Question

There is an interesting story involving Blaise Pascal, Pierre Fermat, and the Chevalier de Mere. Consider the events A = {at least one ‘one’ would appear when four six- sided dice are rolled} and B = {a pair of ‘ones’ would appear at least once when two six-sided dice are rolled 24 times}. In the 1600s, French gamblers bet on whether event A will occur. They also bet on whether event B will happen. Many thought that these two events were equally likely. The Chevalier de Mere was one among probably many who thought these two games had an equal chance of success. Was he right? Compute Pr(A) and Pr(B) to justify your answer.

Answer 1

No he was not right

Explanation:

Probability of not getting one in one roll in dice is = 5/6

Therefore probability of not getting one in four roll of a dice is

= (5/6) ⁴ = 0.4823

Since the roll of dice is independent events

Now probability of getting at least one 'one' when four six sided dice are rolled

= 1 - probability of not getting one in four roll of a dice

= 1 - 0.4823

= 0.5177

Therefore Pr(A) = 0.5177

Now , we examine the probability of getting no double-six in a roll of a pair of dice.

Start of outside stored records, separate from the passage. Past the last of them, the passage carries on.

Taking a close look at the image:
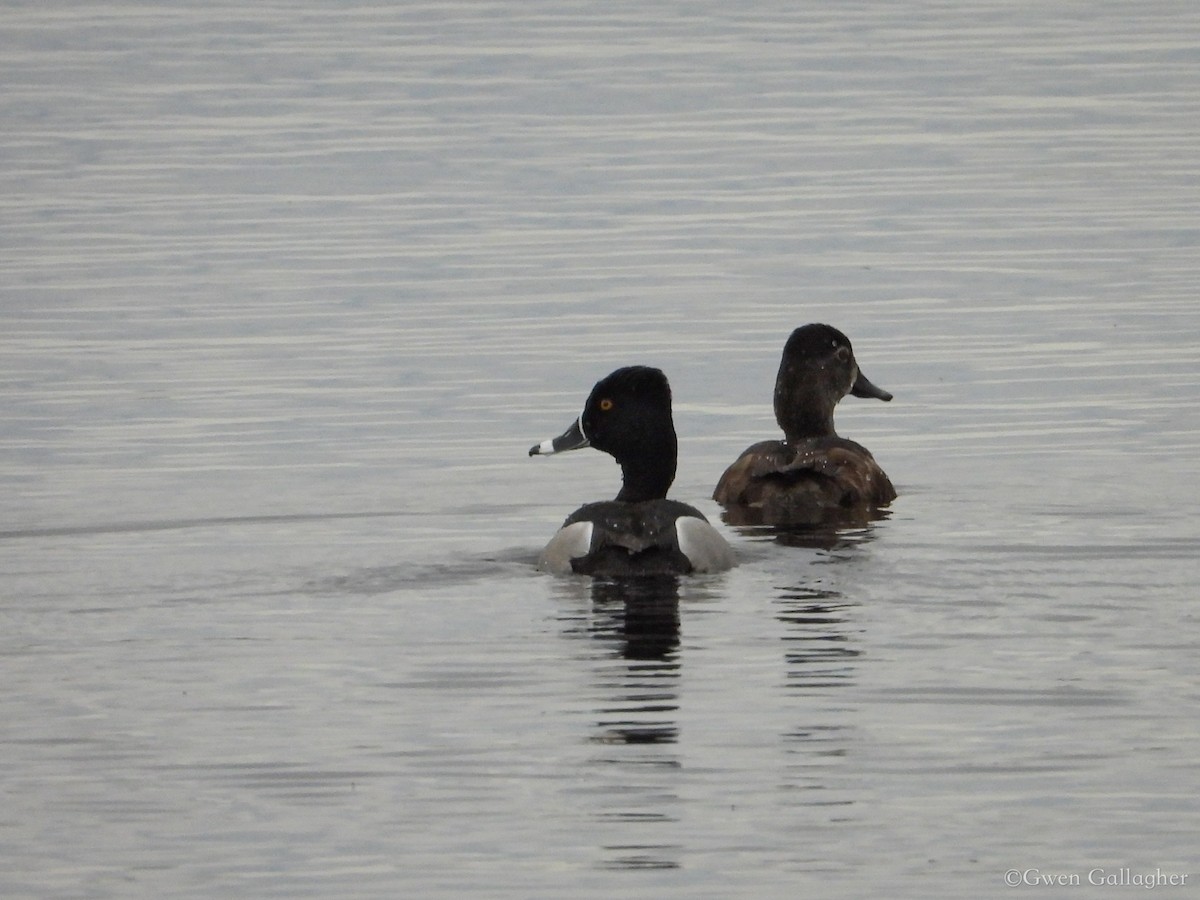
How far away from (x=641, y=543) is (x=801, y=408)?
4053mm

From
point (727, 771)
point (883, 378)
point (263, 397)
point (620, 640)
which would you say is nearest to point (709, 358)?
point (883, 378)

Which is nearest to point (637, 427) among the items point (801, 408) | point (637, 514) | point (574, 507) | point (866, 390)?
point (637, 514)

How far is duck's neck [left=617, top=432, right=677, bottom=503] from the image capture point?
1356 cm

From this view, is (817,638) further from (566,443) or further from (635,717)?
(566,443)

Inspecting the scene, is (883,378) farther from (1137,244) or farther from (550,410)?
(1137,244)

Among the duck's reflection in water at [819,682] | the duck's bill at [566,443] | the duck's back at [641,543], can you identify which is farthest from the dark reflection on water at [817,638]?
the duck's bill at [566,443]

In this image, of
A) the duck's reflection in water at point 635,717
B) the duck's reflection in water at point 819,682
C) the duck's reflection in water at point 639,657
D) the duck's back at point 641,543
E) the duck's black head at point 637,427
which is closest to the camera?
the duck's reflection in water at point 635,717

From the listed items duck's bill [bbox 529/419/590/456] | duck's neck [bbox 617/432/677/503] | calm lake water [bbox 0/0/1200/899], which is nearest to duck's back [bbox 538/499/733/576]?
calm lake water [bbox 0/0/1200/899]

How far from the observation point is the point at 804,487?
15.1 metres

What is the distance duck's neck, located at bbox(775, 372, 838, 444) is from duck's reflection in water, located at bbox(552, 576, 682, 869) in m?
4.00

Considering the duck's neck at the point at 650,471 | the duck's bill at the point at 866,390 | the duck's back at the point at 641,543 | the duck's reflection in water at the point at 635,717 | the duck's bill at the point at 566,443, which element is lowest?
the duck's reflection in water at the point at 635,717

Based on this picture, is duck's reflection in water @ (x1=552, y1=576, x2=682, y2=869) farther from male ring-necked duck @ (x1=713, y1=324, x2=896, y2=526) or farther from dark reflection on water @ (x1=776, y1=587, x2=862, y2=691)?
male ring-necked duck @ (x1=713, y1=324, x2=896, y2=526)

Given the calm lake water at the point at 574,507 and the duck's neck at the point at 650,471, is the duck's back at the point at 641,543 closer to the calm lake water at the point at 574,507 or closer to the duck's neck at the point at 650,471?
the calm lake water at the point at 574,507

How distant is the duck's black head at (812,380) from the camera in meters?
16.5
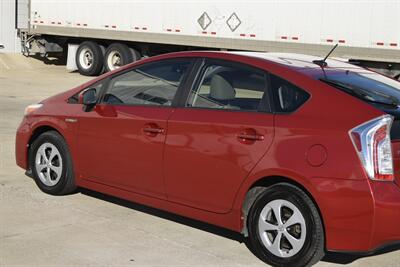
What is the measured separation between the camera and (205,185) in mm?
4785

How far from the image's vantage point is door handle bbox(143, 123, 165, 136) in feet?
16.6

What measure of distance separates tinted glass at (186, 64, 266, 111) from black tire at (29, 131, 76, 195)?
5.09 feet

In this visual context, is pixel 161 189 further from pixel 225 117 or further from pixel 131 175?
pixel 225 117

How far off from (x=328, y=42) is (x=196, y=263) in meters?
12.5

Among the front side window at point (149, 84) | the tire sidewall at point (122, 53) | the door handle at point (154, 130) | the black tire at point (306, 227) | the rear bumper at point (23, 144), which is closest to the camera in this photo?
the black tire at point (306, 227)

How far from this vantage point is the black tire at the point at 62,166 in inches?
233

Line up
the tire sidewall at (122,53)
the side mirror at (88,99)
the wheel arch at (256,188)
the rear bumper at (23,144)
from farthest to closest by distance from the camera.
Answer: the tire sidewall at (122,53)
the rear bumper at (23,144)
the side mirror at (88,99)
the wheel arch at (256,188)

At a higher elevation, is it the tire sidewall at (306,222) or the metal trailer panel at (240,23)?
the metal trailer panel at (240,23)

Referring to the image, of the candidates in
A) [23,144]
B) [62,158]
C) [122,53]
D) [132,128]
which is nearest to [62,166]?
[62,158]

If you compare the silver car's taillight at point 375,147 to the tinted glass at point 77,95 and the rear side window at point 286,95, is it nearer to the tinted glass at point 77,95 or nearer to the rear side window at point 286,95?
the rear side window at point 286,95

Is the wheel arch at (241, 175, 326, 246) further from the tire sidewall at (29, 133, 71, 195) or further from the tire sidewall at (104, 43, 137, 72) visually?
the tire sidewall at (104, 43, 137, 72)

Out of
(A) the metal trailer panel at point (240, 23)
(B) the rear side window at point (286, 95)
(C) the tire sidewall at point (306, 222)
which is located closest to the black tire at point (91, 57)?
(A) the metal trailer panel at point (240, 23)

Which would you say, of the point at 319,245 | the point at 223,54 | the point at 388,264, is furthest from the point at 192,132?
A: the point at 388,264

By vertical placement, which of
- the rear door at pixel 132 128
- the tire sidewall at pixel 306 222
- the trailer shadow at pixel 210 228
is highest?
the rear door at pixel 132 128
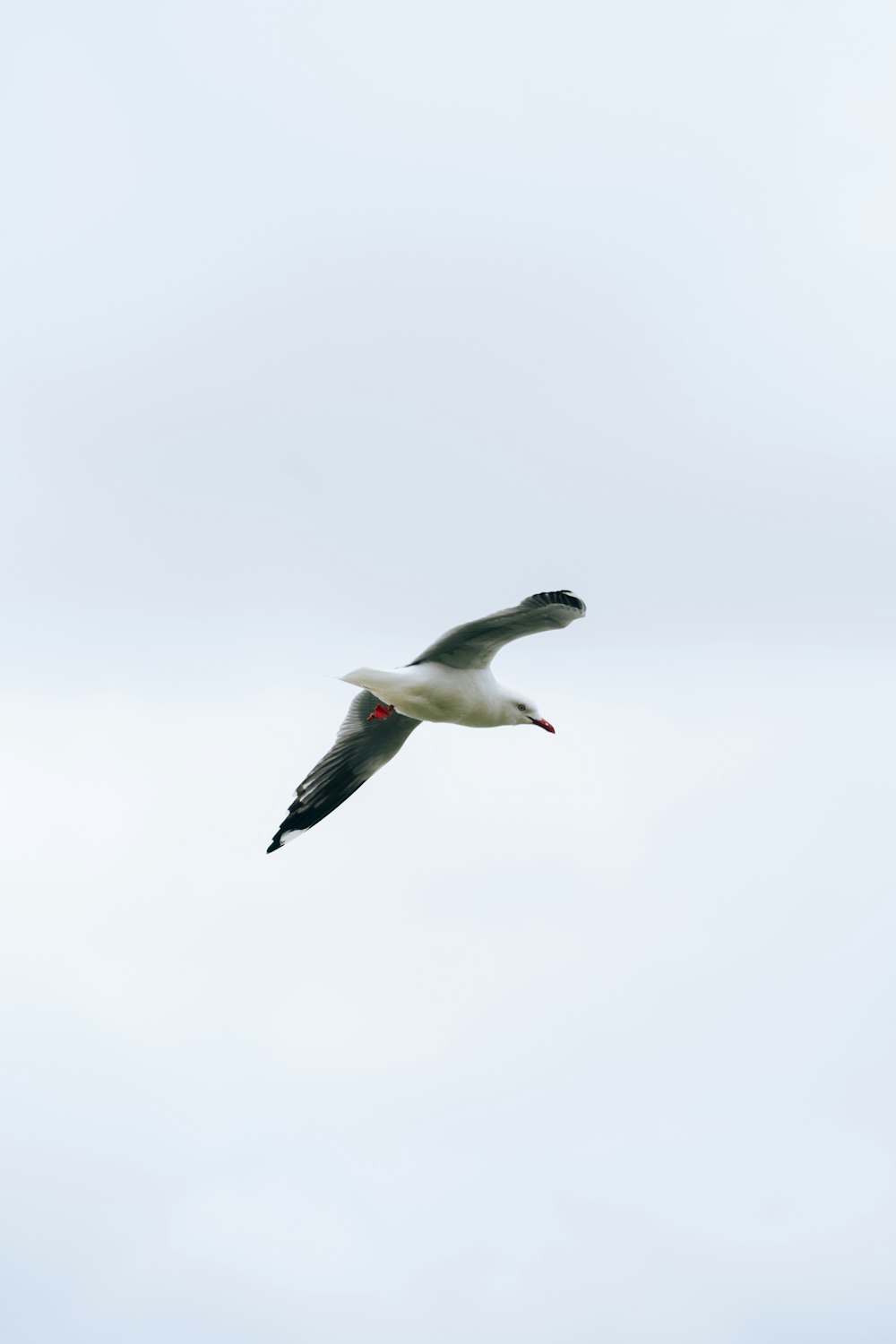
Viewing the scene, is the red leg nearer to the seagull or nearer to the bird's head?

When rolling two 6 sides dice there are possible 6 ² = 36 outcomes .Only one outcome is getting one in both dices .Therefore probability of not getting one on both dice in one roll is = 35/36

Therefore probability of not getting double one in 24 rolls is

= (35/36) ²⁴

= 0.5086

Probability of at least getting one double one in 24 rolls is

= 1 - probability of not getting double one in 24 rolls

= 1 - 0.5086

= 0.4914

Therefore Pr(B) = 0.4914

From the above calculations we can say probabilities are different andthe second probability is smaller.Therefore this two games had not an equal chance of success.